(Listed records)
◆ ◆ ◆

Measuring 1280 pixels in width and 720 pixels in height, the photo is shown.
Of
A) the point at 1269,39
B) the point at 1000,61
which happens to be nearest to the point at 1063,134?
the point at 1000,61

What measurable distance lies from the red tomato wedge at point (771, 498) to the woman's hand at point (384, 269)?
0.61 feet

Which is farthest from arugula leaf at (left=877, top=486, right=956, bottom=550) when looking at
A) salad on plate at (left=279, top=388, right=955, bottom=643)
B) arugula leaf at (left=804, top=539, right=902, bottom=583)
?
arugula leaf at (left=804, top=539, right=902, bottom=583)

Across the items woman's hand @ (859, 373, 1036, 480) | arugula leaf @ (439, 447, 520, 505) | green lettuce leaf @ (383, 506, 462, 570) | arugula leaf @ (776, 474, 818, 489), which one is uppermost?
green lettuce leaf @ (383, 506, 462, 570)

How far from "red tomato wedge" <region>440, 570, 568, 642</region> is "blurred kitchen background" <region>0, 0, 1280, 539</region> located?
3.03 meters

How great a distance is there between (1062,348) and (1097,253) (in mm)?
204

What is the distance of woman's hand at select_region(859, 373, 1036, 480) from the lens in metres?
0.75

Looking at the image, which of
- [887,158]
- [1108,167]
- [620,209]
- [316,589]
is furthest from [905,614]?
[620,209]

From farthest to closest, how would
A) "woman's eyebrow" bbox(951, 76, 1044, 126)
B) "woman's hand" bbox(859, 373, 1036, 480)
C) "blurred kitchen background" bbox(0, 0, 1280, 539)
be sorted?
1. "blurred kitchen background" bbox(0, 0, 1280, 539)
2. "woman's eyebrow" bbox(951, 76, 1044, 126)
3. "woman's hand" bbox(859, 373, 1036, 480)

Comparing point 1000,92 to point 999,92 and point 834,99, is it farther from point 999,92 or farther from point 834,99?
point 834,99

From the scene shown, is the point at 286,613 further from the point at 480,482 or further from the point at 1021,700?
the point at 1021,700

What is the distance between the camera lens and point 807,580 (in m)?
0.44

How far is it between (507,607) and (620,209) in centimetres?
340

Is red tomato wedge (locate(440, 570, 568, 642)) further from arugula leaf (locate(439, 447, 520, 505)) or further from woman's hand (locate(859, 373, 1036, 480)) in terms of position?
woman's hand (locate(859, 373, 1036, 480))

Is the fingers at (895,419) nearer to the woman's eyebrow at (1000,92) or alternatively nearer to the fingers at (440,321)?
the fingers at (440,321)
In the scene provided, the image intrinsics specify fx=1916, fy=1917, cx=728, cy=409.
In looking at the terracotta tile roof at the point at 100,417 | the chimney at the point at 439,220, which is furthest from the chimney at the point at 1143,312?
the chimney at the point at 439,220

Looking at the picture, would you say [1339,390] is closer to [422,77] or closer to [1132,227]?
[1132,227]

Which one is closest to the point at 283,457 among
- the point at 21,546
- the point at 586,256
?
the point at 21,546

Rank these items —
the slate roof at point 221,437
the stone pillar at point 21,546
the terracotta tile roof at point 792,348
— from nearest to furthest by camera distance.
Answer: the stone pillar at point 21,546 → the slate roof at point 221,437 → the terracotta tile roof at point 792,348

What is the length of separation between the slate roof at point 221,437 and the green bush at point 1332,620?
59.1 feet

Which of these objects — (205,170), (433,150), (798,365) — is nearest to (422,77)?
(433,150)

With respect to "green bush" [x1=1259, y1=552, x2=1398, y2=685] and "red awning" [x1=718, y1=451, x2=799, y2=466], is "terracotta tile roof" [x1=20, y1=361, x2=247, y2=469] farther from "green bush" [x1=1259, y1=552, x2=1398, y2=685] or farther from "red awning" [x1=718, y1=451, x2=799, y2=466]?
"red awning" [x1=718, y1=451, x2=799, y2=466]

◆ ◆ ◆

(Objective)
Return every line from the one holding "Looking at the picture, would" through the end of the data, exactly as it appears, with both ends kept and nothing else.

(Solution for this problem)
Looking at the picture, would you say [1339,390] is closer to [422,77] or closer to [1132,227]?
[1132,227]

Which one is closest to the point at 283,457 among
- the point at 21,546
- the point at 586,256
?
the point at 21,546

Rank these items —
the slate roof at point 221,437
the stone pillar at point 21,546
the terracotta tile roof at point 792,348
— from nearest to furthest by camera distance.
Answer: the stone pillar at point 21,546 → the slate roof at point 221,437 → the terracotta tile roof at point 792,348

What is the length of separation between the slate roof at point 221,437 and the green bush at point 1332,620?
59.1 feet

Which of these objects — (205,170), (433,150), (798,365) — is nearest to (422,77)?
(433,150)

With respect to "green bush" [x1=1259, y1=552, x2=1398, y2=685] and "red awning" [x1=718, y1=451, x2=799, y2=466], is "terracotta tile roof" [x1=20, y1=361, x2=247, y2=469] farther from "green bush" [x1=1259, y1=552, x2=1398, y2=685] or farther from "red awning" [x1=718, y1=451, x2=799, y2=466]?
"red awning" [x1=718, y1=451, x2=799, y2=466]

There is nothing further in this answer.